Baurélio Mangabeira, tempos depois, produziu versos de exaltação à bebida, comparando-a ao sangue de Jesus. Deste modo compôs os tercetos do soneto: "Eu te saúdo Portugal burguês! / Com teu famoso vinho português / As portas dos teus poetas nunca corres... / Que o generoso fluido me endoideça / Mortal não há, talvez, que não o conheça / As virtudes do sacre PÊ e DOIS ERRES...".

Quando eu era frangote, não perdia a rodada de calçada da família, na rua São José, hoje chamada Félix Pacheco, onde morávamos, pertinho da praça Saraiva, no trecho que dava no Parnaíba. Papai me dava um níquel, moeda boa, e eu com a jarra de vidro, pela rua Rui Barbosa, ia comprar pega-pinto, cinco copos por um tostão. Era bom. Os adultos trocavam idéias e notícias, e a negra velha, cozinheira vinda do Peixe, agora nossa Senhora dos Remédios, me contava estórias maravilhosas de reis poderosos e príncipes encantados. Dez horas o sono pegava a gente e se buscava a rede convidativa.
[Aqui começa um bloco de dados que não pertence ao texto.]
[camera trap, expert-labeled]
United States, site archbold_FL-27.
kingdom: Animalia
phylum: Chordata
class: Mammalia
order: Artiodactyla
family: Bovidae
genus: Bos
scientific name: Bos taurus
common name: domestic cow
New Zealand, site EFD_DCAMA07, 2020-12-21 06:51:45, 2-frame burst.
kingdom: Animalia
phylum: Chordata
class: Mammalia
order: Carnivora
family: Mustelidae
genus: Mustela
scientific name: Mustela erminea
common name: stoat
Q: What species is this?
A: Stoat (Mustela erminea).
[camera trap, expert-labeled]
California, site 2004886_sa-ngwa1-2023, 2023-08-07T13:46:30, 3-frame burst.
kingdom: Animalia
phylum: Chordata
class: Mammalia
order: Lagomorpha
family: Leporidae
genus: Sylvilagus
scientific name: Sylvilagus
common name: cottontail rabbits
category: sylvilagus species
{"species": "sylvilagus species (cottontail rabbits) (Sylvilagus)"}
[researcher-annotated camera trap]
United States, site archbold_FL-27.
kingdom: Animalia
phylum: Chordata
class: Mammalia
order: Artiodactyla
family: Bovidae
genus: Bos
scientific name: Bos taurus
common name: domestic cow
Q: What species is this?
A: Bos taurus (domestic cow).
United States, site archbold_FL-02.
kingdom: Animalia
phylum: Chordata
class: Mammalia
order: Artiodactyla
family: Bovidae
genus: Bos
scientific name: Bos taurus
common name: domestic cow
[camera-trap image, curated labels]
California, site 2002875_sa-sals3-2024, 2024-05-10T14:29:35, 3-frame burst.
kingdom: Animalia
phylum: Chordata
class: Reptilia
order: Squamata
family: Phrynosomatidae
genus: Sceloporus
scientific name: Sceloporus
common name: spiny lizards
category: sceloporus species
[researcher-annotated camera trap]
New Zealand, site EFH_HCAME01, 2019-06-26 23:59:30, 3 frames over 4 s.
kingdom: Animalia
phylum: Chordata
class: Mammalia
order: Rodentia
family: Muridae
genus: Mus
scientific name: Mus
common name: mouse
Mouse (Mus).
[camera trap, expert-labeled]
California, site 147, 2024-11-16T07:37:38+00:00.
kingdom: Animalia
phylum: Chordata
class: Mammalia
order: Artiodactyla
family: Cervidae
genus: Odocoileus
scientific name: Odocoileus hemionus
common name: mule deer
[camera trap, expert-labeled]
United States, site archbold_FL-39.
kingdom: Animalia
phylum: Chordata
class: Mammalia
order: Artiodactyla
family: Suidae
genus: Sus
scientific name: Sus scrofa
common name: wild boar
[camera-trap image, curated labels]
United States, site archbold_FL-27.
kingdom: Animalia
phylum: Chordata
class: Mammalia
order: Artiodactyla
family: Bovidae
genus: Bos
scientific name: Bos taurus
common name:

Uma senhora inteligente, proprietária de linguagem simples e de estilo agradável, escreveu O OITÃO, uma narrativa sobre a deliciosa [e] tranqüila Teresina dos anos 50. Chama-se Ana Clélia Napoleão. Uma gostosoura de livro, com a história do avô Pedro Britto e de sua roda de calçada. Depois eu digo mais do trabalho da autora.